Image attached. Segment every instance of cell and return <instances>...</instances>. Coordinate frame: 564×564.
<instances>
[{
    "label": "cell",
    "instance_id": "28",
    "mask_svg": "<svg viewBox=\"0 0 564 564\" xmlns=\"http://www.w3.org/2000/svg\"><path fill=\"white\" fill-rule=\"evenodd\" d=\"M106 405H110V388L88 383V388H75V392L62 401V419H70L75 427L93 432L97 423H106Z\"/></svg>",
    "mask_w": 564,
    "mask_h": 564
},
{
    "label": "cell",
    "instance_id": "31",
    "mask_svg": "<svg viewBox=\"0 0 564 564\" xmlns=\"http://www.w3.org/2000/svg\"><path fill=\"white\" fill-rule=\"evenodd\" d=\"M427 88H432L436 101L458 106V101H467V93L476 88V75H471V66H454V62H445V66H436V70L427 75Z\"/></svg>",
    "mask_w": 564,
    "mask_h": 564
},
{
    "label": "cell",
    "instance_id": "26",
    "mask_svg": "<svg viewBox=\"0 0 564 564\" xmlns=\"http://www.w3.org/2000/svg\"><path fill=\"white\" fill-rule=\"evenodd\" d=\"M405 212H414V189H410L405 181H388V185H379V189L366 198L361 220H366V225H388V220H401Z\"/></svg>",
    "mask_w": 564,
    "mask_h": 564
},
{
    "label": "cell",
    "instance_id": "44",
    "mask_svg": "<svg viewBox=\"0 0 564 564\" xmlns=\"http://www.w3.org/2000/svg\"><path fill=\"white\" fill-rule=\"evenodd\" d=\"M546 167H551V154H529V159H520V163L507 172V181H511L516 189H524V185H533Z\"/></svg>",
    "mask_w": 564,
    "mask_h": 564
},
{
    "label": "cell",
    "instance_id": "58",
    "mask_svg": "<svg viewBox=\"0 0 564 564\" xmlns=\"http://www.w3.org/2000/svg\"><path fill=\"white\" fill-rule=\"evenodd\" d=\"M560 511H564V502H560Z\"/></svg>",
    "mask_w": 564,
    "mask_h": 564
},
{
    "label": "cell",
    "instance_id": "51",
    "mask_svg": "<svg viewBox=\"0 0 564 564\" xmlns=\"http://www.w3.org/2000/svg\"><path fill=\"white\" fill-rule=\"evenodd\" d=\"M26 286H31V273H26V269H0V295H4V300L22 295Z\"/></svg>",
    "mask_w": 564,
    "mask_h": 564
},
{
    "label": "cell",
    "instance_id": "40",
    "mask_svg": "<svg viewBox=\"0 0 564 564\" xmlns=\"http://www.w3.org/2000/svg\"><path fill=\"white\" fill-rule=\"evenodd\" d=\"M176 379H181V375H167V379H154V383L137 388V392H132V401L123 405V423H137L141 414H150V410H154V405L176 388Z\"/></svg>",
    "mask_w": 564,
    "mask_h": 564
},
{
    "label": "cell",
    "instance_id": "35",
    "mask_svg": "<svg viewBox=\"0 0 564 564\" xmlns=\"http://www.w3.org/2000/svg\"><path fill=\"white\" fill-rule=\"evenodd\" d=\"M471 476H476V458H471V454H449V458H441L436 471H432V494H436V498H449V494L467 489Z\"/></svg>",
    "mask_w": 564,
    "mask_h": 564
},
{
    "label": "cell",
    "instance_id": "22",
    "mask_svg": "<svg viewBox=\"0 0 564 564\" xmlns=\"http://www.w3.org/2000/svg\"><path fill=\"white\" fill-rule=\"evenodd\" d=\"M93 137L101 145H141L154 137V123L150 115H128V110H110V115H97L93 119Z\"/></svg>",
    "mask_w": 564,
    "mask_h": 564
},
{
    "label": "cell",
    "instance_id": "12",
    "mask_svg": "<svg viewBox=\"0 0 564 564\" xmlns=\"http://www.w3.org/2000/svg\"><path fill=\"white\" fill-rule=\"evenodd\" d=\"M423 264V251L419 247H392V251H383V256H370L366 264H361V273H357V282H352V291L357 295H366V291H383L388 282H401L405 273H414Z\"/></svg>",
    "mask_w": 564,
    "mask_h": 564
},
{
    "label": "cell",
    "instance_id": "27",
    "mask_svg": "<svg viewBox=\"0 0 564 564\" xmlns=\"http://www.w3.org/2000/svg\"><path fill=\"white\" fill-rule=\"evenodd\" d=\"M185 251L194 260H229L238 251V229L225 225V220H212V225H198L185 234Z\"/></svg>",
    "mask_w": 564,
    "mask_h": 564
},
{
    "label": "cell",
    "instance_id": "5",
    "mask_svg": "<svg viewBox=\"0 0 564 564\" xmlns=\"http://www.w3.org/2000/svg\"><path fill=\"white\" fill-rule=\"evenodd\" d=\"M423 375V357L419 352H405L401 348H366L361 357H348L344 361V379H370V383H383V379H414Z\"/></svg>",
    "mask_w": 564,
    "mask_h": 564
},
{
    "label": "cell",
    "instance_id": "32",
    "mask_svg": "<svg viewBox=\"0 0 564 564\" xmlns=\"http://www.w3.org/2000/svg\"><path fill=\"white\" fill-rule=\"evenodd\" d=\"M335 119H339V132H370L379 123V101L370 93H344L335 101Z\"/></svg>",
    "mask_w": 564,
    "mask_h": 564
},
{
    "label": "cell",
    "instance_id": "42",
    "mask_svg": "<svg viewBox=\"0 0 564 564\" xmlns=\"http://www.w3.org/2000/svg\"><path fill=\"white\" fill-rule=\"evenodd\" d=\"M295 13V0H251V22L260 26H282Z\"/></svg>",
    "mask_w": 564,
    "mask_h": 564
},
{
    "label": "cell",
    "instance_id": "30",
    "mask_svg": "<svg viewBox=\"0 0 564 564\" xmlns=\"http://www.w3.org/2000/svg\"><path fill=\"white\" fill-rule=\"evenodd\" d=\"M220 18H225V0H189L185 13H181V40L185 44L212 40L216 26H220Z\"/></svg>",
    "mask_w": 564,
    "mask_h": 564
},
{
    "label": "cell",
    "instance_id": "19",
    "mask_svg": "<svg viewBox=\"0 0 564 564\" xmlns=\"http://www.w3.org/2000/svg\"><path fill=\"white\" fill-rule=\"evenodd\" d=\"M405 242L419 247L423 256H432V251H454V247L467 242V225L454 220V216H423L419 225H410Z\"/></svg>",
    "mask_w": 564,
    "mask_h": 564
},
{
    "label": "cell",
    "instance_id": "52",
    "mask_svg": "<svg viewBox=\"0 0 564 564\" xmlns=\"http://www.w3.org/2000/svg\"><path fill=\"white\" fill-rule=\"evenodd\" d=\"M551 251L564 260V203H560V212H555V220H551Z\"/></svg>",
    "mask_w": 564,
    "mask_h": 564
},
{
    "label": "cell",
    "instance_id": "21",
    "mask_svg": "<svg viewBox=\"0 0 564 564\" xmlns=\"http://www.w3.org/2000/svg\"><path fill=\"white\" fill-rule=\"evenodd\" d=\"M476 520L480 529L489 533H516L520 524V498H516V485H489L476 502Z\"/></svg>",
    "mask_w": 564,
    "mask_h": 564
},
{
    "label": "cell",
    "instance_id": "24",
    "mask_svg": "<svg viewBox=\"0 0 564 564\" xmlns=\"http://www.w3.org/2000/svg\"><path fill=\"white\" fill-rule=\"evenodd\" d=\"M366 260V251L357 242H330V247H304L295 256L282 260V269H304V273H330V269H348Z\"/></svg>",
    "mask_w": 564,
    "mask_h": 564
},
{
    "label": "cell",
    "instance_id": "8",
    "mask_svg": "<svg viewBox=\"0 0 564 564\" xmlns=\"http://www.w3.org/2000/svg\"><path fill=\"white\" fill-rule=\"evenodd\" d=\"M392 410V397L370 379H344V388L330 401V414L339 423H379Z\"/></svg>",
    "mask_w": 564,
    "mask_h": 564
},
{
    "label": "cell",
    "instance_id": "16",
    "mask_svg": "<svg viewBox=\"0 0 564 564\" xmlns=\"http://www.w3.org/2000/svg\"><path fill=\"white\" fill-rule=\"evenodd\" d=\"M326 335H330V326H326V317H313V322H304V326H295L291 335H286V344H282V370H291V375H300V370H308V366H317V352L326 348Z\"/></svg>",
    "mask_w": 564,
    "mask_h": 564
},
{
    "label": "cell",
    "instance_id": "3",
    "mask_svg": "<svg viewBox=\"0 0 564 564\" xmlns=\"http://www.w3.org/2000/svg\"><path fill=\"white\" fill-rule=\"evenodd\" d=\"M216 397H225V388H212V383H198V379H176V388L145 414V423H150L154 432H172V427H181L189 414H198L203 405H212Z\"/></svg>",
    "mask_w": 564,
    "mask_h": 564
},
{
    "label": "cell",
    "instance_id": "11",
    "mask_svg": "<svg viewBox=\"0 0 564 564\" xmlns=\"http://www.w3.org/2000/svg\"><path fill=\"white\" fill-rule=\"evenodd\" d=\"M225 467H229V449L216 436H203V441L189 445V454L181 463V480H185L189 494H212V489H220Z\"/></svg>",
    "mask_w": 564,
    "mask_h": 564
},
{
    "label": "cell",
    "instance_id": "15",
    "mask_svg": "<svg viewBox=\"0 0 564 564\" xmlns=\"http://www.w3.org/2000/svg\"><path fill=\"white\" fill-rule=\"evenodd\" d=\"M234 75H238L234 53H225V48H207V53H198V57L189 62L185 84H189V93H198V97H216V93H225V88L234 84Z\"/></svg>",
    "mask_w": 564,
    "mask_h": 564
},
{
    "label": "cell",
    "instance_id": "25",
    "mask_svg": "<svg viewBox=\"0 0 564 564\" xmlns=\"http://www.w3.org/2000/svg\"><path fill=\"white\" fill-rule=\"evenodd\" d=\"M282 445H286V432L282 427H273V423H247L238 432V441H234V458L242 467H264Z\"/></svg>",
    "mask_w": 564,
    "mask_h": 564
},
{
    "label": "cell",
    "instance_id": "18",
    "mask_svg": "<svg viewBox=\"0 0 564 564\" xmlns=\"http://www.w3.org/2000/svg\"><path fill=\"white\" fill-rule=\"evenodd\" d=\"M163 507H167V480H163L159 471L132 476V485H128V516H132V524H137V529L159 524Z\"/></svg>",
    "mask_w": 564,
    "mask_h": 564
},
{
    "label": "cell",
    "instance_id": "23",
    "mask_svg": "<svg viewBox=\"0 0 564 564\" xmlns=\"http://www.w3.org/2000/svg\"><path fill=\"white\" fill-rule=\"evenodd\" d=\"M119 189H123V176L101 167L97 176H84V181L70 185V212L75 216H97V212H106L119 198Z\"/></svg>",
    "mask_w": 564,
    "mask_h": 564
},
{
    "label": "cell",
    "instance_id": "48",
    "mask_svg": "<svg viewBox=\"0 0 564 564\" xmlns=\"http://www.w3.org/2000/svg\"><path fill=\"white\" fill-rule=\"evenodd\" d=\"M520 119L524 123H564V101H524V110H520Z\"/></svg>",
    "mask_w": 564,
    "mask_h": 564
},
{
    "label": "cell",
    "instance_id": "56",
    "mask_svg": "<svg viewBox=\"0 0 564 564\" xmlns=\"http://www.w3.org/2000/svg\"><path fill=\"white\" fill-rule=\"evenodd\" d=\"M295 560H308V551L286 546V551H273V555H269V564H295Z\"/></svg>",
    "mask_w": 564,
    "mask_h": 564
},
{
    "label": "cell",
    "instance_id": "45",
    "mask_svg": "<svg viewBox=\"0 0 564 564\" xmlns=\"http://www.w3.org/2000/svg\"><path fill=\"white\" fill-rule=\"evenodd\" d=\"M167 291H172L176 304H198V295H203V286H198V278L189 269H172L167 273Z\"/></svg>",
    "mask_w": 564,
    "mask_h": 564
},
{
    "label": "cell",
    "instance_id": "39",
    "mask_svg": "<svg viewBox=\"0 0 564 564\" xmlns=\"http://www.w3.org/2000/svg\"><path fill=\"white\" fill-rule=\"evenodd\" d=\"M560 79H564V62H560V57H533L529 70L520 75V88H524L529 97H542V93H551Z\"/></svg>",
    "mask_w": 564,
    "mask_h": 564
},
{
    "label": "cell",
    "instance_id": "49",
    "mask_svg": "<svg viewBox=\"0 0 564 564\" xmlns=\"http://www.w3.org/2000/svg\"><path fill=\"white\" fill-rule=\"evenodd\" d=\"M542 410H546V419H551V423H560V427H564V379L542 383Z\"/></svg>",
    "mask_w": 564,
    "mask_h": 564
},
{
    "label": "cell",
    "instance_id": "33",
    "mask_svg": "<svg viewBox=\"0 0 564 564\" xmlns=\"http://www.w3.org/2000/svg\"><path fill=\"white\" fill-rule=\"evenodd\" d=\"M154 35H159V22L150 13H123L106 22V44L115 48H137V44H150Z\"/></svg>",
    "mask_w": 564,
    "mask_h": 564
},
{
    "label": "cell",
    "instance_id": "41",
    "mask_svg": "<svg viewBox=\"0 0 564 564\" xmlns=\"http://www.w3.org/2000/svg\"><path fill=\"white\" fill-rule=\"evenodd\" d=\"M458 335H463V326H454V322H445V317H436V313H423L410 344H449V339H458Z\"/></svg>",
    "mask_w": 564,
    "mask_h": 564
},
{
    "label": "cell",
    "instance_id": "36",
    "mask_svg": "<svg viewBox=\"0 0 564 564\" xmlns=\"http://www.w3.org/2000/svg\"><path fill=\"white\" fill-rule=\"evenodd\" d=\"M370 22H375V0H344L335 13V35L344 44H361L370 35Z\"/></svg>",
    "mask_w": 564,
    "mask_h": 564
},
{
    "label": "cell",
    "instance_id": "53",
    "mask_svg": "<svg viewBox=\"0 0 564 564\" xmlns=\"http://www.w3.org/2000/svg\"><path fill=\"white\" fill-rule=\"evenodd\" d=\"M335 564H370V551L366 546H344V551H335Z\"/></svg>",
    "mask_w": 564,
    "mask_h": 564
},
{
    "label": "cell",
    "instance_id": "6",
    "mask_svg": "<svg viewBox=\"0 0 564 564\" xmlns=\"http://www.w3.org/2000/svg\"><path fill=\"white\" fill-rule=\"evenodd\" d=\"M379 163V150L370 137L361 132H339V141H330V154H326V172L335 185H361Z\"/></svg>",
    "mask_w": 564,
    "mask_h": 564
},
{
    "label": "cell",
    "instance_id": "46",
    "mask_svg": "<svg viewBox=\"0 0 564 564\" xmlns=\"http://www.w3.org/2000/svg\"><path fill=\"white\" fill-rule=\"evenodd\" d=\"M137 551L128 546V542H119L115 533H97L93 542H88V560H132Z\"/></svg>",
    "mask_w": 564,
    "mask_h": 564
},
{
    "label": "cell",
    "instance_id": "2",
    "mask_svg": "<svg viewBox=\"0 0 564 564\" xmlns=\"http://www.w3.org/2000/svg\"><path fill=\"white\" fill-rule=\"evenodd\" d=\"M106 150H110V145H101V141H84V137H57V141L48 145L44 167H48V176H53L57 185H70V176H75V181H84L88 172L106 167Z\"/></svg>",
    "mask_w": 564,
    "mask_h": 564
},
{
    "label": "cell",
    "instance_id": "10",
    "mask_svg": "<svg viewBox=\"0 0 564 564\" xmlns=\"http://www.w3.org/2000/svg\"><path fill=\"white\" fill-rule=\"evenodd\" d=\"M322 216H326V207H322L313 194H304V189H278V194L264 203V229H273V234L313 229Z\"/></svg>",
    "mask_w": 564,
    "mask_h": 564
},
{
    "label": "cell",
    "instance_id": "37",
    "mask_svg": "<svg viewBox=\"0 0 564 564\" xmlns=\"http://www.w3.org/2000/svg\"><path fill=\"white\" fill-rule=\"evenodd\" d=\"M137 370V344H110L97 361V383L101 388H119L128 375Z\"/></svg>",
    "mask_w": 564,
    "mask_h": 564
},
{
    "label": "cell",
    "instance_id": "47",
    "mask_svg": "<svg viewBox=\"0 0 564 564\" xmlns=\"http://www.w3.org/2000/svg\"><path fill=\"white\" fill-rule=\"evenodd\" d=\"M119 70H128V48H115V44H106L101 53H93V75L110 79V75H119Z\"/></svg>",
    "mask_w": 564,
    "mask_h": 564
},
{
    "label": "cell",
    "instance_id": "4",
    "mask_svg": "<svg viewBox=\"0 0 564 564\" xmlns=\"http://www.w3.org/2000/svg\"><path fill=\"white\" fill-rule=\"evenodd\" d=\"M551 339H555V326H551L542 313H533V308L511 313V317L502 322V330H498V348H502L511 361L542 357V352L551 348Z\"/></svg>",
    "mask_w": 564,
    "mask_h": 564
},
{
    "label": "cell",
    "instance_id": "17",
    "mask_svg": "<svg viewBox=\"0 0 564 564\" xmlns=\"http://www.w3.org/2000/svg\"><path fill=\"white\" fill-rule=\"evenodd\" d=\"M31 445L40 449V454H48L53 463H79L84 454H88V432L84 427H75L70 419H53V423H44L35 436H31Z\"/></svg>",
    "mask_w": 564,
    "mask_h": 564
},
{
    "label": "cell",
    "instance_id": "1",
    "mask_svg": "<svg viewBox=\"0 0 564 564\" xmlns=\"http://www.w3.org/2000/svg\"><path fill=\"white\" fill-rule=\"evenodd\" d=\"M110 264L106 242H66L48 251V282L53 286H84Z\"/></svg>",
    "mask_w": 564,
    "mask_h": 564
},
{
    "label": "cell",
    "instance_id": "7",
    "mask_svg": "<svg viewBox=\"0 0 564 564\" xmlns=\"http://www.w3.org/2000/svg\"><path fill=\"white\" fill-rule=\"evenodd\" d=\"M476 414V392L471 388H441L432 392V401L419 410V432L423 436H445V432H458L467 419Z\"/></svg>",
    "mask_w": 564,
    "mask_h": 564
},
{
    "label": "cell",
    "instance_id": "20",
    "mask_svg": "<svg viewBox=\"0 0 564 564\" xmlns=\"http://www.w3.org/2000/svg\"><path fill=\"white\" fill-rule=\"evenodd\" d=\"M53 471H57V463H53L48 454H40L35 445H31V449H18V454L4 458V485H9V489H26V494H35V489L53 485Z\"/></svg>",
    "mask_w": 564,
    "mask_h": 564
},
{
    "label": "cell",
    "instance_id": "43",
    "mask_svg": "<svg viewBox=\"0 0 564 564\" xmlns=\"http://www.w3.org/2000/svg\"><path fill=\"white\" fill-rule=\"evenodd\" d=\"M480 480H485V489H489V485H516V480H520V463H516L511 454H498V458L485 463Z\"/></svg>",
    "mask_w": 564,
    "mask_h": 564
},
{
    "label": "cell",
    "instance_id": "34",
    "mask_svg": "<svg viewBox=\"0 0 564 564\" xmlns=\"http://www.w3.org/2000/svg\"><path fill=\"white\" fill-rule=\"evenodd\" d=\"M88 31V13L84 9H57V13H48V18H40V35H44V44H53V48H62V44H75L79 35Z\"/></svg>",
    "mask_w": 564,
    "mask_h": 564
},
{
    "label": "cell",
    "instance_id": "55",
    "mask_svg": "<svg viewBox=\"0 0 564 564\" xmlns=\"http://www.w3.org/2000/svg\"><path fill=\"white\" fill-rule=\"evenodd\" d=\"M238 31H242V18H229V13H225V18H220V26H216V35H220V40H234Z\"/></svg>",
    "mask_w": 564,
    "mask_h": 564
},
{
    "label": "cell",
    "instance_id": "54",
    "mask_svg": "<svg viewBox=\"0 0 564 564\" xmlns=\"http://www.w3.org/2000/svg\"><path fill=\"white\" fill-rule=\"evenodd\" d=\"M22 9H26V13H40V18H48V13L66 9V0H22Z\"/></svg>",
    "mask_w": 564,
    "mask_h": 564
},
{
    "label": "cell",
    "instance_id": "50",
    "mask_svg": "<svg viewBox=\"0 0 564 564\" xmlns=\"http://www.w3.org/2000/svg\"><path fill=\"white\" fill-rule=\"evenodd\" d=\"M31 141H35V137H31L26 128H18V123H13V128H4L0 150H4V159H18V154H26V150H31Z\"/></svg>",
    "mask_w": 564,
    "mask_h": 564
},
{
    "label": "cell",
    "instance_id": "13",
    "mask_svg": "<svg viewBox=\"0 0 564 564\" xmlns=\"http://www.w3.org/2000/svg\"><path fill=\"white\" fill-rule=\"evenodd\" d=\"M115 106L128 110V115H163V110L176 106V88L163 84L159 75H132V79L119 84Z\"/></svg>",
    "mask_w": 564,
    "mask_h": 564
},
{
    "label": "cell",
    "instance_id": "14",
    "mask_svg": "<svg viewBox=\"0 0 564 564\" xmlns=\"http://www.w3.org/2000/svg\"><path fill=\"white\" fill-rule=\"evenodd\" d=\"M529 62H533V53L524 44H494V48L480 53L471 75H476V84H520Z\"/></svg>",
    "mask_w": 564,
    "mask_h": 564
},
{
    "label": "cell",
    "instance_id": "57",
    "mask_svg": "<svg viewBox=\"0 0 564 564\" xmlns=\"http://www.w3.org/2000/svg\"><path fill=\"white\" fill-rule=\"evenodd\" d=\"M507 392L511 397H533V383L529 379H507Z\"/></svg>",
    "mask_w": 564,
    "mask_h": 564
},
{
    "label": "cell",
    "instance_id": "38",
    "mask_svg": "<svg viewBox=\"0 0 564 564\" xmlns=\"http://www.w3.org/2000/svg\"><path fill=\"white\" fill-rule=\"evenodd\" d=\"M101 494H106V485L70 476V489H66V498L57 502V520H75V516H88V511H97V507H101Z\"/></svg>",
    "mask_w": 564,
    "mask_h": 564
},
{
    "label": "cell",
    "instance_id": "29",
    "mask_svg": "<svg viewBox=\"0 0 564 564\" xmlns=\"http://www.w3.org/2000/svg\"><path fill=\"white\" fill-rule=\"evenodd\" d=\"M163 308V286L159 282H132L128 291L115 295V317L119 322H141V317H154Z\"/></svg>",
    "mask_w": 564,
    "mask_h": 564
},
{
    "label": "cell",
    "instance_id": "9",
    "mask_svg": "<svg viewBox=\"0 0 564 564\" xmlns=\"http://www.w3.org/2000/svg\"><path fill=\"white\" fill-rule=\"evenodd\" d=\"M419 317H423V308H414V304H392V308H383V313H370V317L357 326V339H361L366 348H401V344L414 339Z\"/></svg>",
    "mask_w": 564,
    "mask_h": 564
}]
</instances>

### Exercise brief
Render the stretch of the records from the first line through the line containing "405H110V388L88 383V388H75V392L62 401V419H70L75" as a Markdown table with the columns Row and Record line, one numbered row per line and no rows for blank lines.

### Task output
| Row | Record line |
|---|---|
| 1 | Image attached. Segment every instance of cell and return <instances>...</instances>. Coordinate frame: 564×564. |
| 2 | <instances> |
| 3 | [{ |
| 4 |     "label": "cell", |
| 5 |     "instance_id": "28", |
| 6 |     "mask_svg": "<svg viewBox=\"0 0 564 564\" xmlns=\"http://www.w3.org/2000/svg\"><path fill=\"white\" fill-rule=\"evenodd\" d=\"M106 405H110V388L88 383V388H75V392L62 401V419H70L75 427L93 432L97 423H106Z\"/></svg>", |